The story is told that he was informed that it couldn’t be done – Hadrian went to Eboracum (York) and supposedly drew up the first plans himself.

For the first time, the inhabitants of what we know as Scotland knew they had a southern limit – not that it stopped them invading anyway. It was 73 miles long and in places was up to 12 ft high and 20ft wide, with forts and fortlets spread out along the wall. It remains the largest Roman artefact still extant in the world.

WAS IT REALLY THE FIRST SOUTHERN BORDER OF SCOTLAND?

Never officially called the border, the Wall still marked the extent of the Roman Empire with everything south being Roman Britain, especially after the Antonine Wall between the Clyde and Forth was abandoned only eight years after it was completed in 154. And the Romans did not leave until the 5th century.

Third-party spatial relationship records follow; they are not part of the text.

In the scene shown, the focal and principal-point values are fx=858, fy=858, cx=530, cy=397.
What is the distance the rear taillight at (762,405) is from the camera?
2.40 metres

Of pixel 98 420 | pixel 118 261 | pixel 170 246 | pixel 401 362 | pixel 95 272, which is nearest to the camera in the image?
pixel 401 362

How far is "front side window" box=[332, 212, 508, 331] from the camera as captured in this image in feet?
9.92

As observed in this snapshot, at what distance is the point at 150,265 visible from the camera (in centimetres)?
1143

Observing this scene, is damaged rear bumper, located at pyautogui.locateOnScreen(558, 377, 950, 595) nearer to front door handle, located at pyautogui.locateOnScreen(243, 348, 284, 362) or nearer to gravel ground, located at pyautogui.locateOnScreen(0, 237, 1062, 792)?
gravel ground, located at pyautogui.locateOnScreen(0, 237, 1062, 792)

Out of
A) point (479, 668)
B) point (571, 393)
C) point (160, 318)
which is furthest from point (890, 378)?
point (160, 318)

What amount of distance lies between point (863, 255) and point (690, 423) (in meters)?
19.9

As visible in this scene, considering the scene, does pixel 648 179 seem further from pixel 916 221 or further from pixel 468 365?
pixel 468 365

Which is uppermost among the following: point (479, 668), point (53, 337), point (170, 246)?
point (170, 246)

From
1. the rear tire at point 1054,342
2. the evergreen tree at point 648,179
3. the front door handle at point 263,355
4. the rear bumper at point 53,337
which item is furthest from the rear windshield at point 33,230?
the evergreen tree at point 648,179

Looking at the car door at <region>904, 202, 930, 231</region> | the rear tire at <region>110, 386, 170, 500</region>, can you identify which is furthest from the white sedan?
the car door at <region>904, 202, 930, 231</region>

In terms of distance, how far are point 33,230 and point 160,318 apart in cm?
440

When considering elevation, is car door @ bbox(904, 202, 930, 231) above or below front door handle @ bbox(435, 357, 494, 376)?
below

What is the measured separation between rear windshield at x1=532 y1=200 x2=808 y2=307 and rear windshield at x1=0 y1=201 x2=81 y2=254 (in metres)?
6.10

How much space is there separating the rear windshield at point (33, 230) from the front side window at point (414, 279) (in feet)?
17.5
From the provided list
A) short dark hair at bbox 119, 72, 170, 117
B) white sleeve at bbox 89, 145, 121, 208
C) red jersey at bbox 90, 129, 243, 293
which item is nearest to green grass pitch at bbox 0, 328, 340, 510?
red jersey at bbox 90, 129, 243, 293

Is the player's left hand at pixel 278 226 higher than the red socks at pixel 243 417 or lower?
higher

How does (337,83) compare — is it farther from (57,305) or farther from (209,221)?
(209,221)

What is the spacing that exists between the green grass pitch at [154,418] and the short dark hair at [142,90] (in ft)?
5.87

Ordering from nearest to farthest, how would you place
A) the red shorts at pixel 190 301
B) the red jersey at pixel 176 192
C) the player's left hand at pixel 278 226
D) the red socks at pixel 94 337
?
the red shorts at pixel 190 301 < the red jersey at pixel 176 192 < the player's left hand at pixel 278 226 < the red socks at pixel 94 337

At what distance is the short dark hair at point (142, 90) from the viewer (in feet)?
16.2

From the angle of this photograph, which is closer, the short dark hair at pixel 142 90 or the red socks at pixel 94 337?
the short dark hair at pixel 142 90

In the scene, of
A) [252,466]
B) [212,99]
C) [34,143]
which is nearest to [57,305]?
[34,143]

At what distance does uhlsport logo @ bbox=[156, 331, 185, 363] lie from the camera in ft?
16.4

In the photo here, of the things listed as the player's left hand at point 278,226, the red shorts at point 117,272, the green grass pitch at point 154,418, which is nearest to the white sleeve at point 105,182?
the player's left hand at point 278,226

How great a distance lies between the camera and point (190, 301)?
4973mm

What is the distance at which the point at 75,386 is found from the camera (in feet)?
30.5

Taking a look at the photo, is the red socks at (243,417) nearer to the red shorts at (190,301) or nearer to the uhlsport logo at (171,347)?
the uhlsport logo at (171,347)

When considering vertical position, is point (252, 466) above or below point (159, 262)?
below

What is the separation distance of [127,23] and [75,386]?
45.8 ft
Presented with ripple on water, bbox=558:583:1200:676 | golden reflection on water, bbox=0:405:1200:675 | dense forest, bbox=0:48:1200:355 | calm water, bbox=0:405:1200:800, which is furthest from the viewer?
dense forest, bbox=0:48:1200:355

So for centuries, everything north of Hadrian’s Wall was seen as the land of the barbarians, and that is why, when the land we know as England was invaded by the Angles, Saxon, Jutes, Danes and Norsemen, the peoples north of the Wall were left to their own devices.

SO THE ROMANS NEVER REALLY CONQUERED US?

It has been argued that no one has ever really “conquered” Scotland in that the country we think of as Scotland did not really come into being until the Picts and Scots joined together and later took back Strathclyde and the Lothians from the Britons and the Northumbrians respectively – it was only in 1018 that the Battle of Carham finally confirmed the land north of the Tweed on the east coast as part of Scotland. Various English kings claimed “overlordship” of Scotland, but the man who came closest to conquering this land was a commoner, Oliver Cromwell, and even he left alone the far north and the Hebridean islands.

Hadrian died in 138, having defined the limits of the Roman Empire in the West, limits that did not include Scotland, and we should be grateful to him, for it took a man of genius to realise that the people of this land are different from those south of his Wall.